Made In Australia – Possible Again?

Fibre craft has flourished in Australia for thousands of years. The First Peoples used a variety of materials depending on their geography and ecology and available resources.
Infants were swaddled in possum skins, decorated with imagery and symbols of their ancestral and cultural journeys. As the child grew so did the cloaks, worn and slept in they evolved bearing new imagery depicting relationships and experiences creating a rich tapestry which would one day become their burial shroud.

With the arrival of the Europeans and colonisation textiles took on a different form. Clothing was originally made by independent dressmakers and tailors. In the early 20th century Australia began growing flax on an industrial scale as part of the World War 2 effort. The flax was used for parachute harnesses, coats, ropes and glider covers.


Flax grown in Australia during WW2

The industry grew and peaked in the 1960’s forming 25% of gross domestic product. Production began to decline as a result of trade liberalisation (free trade) in the 1980’s and 1990’s.
The early 1990’s saw large numbers of clothing and textiles company’s close down as retailers and wholesalers increased their direct importing which offered more competitive production costs and pricing. Many manufacturers went out of business. Some closed local factory’s and moved production off-shore while retaining design and development facilities and services in Australia adapting to the new climate.

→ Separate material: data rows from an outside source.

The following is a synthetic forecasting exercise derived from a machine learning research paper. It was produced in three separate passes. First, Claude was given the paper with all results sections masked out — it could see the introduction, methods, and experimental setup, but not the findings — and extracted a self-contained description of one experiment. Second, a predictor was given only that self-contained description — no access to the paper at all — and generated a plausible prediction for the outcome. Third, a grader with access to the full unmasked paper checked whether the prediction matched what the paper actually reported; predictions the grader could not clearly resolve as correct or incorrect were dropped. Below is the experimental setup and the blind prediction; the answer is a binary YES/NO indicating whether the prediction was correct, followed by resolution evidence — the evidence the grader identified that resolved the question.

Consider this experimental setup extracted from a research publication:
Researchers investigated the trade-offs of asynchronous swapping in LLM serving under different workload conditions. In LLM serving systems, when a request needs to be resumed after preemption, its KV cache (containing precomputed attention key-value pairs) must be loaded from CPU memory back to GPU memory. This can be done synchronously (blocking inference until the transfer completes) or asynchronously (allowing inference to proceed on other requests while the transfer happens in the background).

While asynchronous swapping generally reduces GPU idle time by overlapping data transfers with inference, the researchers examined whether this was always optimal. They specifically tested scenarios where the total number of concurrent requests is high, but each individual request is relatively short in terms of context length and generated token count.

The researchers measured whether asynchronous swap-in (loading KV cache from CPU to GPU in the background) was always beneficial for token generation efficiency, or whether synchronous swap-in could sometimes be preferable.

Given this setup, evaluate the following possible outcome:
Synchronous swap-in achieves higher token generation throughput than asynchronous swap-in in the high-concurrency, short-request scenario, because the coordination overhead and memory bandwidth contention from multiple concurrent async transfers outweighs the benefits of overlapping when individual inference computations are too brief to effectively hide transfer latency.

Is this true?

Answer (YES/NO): NO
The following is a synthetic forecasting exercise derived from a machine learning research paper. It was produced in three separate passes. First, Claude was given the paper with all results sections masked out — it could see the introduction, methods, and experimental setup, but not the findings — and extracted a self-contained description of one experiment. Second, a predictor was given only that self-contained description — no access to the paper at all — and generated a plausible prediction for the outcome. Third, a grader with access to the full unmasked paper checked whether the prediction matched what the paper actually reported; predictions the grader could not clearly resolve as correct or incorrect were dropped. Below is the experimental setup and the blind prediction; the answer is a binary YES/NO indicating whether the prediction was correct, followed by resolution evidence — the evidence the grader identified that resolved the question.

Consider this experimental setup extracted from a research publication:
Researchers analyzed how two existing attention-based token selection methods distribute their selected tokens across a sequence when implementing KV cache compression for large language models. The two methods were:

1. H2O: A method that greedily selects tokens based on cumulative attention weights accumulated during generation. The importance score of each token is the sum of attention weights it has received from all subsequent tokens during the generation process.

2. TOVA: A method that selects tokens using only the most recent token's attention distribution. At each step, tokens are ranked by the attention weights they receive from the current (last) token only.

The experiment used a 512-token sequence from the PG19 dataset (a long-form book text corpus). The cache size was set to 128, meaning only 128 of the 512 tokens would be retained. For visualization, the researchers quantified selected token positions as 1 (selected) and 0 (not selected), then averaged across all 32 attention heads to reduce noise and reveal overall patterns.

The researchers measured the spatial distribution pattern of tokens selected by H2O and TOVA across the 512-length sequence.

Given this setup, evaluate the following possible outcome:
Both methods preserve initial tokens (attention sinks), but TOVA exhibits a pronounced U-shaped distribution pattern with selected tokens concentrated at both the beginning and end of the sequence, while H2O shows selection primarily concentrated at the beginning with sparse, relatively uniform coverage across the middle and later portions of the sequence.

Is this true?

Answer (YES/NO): NO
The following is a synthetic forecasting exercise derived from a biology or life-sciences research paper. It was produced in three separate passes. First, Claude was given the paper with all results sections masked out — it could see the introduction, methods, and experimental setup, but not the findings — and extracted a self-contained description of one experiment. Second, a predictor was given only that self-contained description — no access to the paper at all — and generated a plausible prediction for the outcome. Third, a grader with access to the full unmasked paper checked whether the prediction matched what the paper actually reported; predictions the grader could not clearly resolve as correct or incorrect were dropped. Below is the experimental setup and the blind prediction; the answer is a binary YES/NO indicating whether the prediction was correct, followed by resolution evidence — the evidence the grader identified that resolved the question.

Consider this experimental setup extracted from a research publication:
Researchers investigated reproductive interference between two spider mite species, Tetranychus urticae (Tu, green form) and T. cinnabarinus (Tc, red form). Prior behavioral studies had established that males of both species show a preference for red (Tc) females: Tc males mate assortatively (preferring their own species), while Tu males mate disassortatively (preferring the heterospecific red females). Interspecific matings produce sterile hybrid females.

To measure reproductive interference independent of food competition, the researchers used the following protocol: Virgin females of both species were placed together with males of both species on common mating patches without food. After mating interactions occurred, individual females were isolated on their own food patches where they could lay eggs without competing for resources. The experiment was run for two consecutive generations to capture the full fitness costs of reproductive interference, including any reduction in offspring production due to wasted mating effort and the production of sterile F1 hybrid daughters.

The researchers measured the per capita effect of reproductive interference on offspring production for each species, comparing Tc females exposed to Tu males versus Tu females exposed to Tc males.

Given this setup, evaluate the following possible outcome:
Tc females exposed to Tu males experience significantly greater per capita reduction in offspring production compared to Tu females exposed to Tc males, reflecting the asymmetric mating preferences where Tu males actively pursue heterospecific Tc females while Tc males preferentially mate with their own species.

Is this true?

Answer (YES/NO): NO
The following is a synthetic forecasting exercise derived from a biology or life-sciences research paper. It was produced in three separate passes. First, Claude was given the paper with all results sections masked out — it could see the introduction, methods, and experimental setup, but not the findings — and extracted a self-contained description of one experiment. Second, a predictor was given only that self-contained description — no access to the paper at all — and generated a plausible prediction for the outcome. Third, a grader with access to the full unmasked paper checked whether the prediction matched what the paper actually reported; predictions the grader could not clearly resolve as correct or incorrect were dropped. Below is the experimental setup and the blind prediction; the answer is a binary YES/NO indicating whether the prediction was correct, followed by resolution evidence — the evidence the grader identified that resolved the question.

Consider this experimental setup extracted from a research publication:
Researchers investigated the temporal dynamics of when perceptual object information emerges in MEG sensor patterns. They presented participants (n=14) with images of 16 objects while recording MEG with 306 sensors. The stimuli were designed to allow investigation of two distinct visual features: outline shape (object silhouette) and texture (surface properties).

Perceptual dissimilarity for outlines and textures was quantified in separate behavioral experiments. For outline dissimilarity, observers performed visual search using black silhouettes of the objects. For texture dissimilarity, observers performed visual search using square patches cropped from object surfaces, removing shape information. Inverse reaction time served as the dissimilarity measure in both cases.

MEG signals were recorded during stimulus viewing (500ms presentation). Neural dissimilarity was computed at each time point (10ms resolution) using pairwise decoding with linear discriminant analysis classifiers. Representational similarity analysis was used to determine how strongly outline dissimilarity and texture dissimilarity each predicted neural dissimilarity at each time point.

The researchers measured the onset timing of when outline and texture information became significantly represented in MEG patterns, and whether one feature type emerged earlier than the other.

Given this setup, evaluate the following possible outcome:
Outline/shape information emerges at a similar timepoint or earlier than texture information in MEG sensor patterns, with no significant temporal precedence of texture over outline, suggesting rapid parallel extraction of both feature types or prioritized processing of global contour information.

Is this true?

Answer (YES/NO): YES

The industry stabilised in the mid 1990’s with government incentives for textiles production and finishing for export to Fiji for manufacturing. Finished garments were then re-imported into Australia. When Fiji’s production systems became uncompetitive after 2000 a number of large businesses were affected. The lifting of import tariffs further impacted the industry. Yarn production fell by 60% between 2001 and 2005 and woven textile fabric production declined. The high technology knitting mill sector remained competitive through government subsidies and incentives.

As Australia climbed out of recession in the mid 1990’s the industry regenerated a production system based on home-based labour known as outwork and small-scale operations. Mandatory codes of practice were introduced to protect workers in VIC and NSW in the mid 2000’s. Ethical Clothing Australia was originally launched in 2001 and the accreditation programme was established in 2010 with the support of the Victorian government. Australian clothing production capacity is concentrated in Victoria.

The Australian clothing and textiles industry was devastated by open trading and internationalised markets however years of reform saw parts of the industry establish a place in the new climate through diversity and flexibility offering quick response to market. The industry is small and supported by independent labels and designers and ethical consumers.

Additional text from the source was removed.